During a Tuesday appearance on CNBC, Reitzes emphasized that similar market corrections have traditionally presented attractive entry points for investors, and current conditions appear no different.
“Historical patterns show these moments as opportunities, and we don’t observe any fundamental shift,” he explained.
Semiconductor Manufacturers Trump Cloud Providers
Reitzes maintains positive ratings on multiple chip companies, including Nvidia, Broadcom, Micron, and AMD.
However, he adopts a reserved stance toward major cloud infrastructure operators such as Microsoft, Oracle, and Google.
His rationale centers on capital flow dynamics: cloud giants are deploying massive capital expenditures on infrastructure, with those funds flowing directly to semiconductor manufacturers. “They’re transferring capital to my preferred holdings. This dynamic will persist,” he stated.
Reitzes further highlighted that cloud operators have suspended share repurchase programs and are taking on debt to finance artificial intelligence infrastructure expansion. Meanwhile, chipmakers like Nvidia continue distributing capital back to investors through buybacks.
“What’s the appeal?” Reitzes questioned regarding cloud infrastructure investments under current circumstances.
Sharp Critique of Microsoft’s AI Direction
Reitzes delivered pointed commentary on Microsoft CEO Satya Nadella following his recent announcement about adopting a model-neutral AI philosophy.
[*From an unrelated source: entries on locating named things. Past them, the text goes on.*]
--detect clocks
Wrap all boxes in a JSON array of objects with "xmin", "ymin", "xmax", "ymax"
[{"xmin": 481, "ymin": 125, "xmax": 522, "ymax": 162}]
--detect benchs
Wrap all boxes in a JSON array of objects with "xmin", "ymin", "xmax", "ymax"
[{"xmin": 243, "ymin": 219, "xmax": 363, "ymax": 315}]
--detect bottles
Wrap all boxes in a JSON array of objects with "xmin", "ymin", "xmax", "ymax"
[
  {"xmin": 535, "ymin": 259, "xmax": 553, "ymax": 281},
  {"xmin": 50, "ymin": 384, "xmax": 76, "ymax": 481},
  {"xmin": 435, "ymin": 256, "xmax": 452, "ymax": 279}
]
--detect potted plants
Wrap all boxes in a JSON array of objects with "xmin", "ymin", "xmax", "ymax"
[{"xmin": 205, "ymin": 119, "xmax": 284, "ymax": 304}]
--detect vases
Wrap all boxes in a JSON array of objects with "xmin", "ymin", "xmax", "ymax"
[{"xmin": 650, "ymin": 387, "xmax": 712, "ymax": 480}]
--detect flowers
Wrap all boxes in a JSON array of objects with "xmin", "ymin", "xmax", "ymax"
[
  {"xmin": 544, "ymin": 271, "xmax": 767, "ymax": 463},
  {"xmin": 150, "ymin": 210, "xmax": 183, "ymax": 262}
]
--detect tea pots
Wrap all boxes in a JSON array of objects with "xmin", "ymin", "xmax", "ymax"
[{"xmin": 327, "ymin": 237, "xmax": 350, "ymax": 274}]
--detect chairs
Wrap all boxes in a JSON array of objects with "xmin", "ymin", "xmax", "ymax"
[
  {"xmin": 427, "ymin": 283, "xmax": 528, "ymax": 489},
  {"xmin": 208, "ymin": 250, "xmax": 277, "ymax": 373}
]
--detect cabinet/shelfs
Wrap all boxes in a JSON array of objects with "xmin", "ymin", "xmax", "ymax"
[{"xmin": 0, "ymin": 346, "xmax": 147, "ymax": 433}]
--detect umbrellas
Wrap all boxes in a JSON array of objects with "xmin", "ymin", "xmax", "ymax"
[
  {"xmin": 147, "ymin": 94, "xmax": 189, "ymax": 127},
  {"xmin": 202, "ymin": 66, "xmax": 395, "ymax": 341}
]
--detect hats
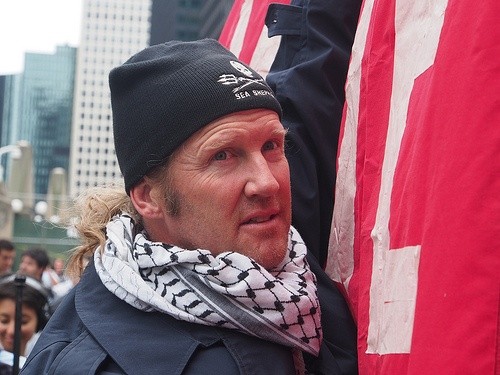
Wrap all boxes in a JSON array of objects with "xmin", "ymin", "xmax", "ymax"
[{"xmin": 108, "ymin": 37, "xmax": 284, "ymax": 191}]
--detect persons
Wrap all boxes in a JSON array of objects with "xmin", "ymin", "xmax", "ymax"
[
  {"xmin": 22, "ymin": 0, "xmax": 361, "ymax": 375},
  {"xmin": 0, "ymin": 274, "xmax": 54, "ymax": 375},
  {"xmin": 0, "ymin": 238, "xmax": 94, "ymax": 302}
]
In weekend remarks, Nadella created distance between Microsoft and leading AI developers including OpenAI and Anthropic — organizations in which Microsoft holds substantial equity positions.
According to Reitzes, Nadella’s statements reveal ongoing strategic uncertainty within the organization.
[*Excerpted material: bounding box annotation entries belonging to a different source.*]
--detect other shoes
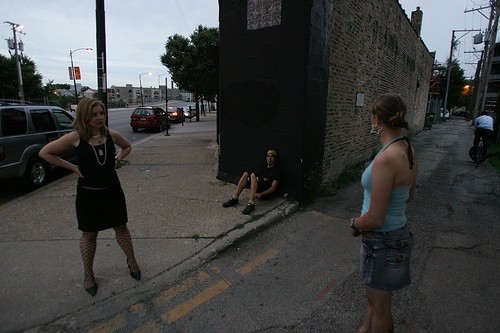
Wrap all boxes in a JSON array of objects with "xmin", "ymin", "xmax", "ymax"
[
  {"xmin": 222, "ymin": 198, "xmax": 239, "ymax": 208},
  {"xmin": 242, "ymin": 202, "xmax": 255, "ymax": 215}
]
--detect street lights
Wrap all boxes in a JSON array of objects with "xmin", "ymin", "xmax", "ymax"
[
  {"xmin": 69, "ymin": 47, "xmax": 92, "ymax": 104},
  {"xmin": 139, "ymin": 72, "xmax": 151, "ymax": 106}
]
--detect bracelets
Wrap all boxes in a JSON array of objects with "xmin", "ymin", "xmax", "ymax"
[{"xmin": 350, "ymin": 218, "xmax": 354, "ymax": 227}]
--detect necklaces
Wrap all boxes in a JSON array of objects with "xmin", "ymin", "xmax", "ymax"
[{"xmin": 89, "ymin": 137, "xmax": 107, "ymax": 165}]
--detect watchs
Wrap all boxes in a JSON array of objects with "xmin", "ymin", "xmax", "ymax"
[{"xmin": 115, "ymin": 156, "xmax": 120, "ymax": 162}]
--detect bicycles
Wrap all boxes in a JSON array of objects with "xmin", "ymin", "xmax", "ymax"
[{"xmin": 469, "ymin": 138, "xmax": 483, "ymax": 169}]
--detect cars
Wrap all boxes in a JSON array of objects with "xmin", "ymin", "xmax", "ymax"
[
  {"xmin": 430, "ymin": 108, "xmax": 449, "ymax": 121},
  {"xmin": 164, "ymin": 106, "xmax": 196, "ymax": 123},
  {"xmin": 130, "ymin": 106, "xmax": 170, "ymax": 133}
]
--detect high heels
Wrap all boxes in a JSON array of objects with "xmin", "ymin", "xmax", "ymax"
[
  {"xmin": 127, "ymin": 258, "xmax": 141, "ymax": 280},
  {"xmin": 84, "ymin": 272, "xmax": 97, "ymax": 295}
]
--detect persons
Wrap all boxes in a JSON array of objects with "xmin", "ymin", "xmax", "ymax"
[
  {"xmin": 350, "ymin": 93, "xmax": 416, "ymax": 333},
  {"xmin": 40, "ymin": 98, "xmax": 141, "ymax": 297},
  {"xmin": 222, "ymin": 147, "xmax": 281, "ymax": 215},
  {"xmin": 472, "ymin": 111, "xmax": 494, "ymax": 159}
]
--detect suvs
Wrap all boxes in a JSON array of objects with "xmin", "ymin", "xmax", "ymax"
[{"xmin": 0, "ymin": 98, "xmax": 75, "ymax": 192}]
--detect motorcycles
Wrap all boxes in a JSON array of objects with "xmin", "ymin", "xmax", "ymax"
[{"xmin": 424, "ymin": 112, "xmax": 436, "ymax": 130}]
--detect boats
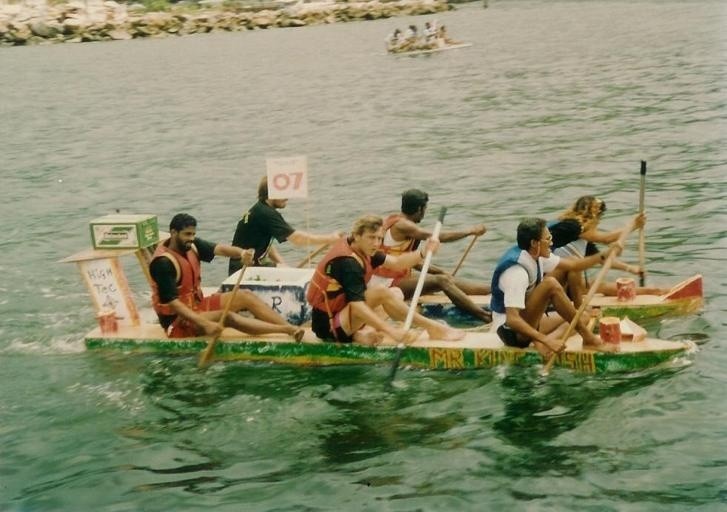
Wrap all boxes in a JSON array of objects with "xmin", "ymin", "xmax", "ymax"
[
  {"xmin": 385, "ymin": 43, "xmax": 471, "ymax": 56},
  {"xmin": 55, "ymin": 231, "xmax": 705, "ymax": 376}
]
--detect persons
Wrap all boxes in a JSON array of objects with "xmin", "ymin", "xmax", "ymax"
[
  {"xmin": 229, "ymin": 173, "xmax": 346, "ymax": 278},
  {"xmin": 308, "ymin": 189, "xmax": 493, "ymax": 346},
  {"xmin": 490, "ymin": 193, "xmax": 648, "ymax": 359},
  {"xmin": 149, "ymin": 212, "xmax": 304, "ymax": 343},
  {"xmin": 387, "ymin": 22, "xmax": 462, "ymax": 52}
]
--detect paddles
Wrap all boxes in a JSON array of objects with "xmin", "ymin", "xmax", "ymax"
[{"xmin": 387, "ymin": 207, "xmax": 447, "ymax": 379}]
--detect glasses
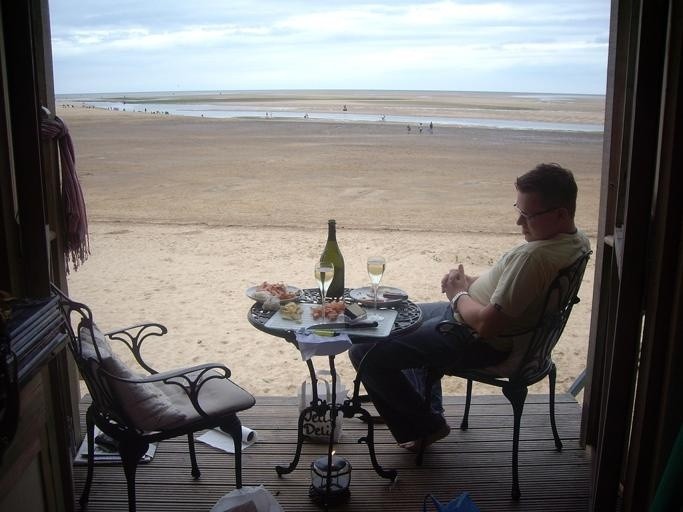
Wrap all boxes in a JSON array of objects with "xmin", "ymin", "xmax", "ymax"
[{"xmin": 513, "ymin": 203, "xmax": 569, "ymax": 220}]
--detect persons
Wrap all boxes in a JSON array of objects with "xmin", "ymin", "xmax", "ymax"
[
  {"xmin": 348, "ymin": 161, "xmax": 591, "ymax": 454},
  {"xmin": 418, "ymin": 123, "xmax": 423, "ymax": 133},
  {"xmin": 430, "ymin": 122, "xmax": 433, "ymax": 134},
  {"xmin": 407, "ymin": 126, "xmax": 411, "ymax": 134}
]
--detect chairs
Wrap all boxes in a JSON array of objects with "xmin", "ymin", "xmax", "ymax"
[
  {"xmin": 416, "ymin": 249, "xmax": 593, "ymax": 499},
  {"xmin": 50, "ymin": 282, "xmax": 256, "ymax": 512}
]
“They’re transitioning between hybrid consumption and licensing models… reach out once they’ve established clarity,” Reitzes remarked.
He expressed no interest in cloud infrastructure investments while companies continue working through fundamental questions about consumption-based versus subscription revenue models.
Microsoft equity gained approximately 2% on Tuesday notwithstanding the analyst’s critique.
Computing as a Generational Investment Thesis
Reitzes positions artificial intelligence and computing infrastructure as a fundamental economic transformation rather than a cyclical opportunity.
He estimates the industry is approximately three years into what may become a two-decade expansion cycle. Drawing parallels to petroleum, he argues computing capacity will ultimately exceed energy in economic significance.
Organizations avoiding AI implementation are already experiencing competitive disadvantages compared to early adopters. “Companies embracing AI will decisively outperform those resisting adoption,” he emphasized.
Market Performance During the Decline
The Direxion Daily Semiconductor Bull 3X Shares ETF had declined over 23% at the time of Reitzes’s interview. The iShares Semiconductor ETF registered nearly 8% losses.
Reitzes suggested concentrated exchange-traded fund holdings in Korean memory chip manufacturers contributed to selling pressure.
Over the trailing twelve months, the Invesco QQQ Trust has advanced 36%. The iShares U.S. Technology ETF shows 49% gains across the identical timeframe.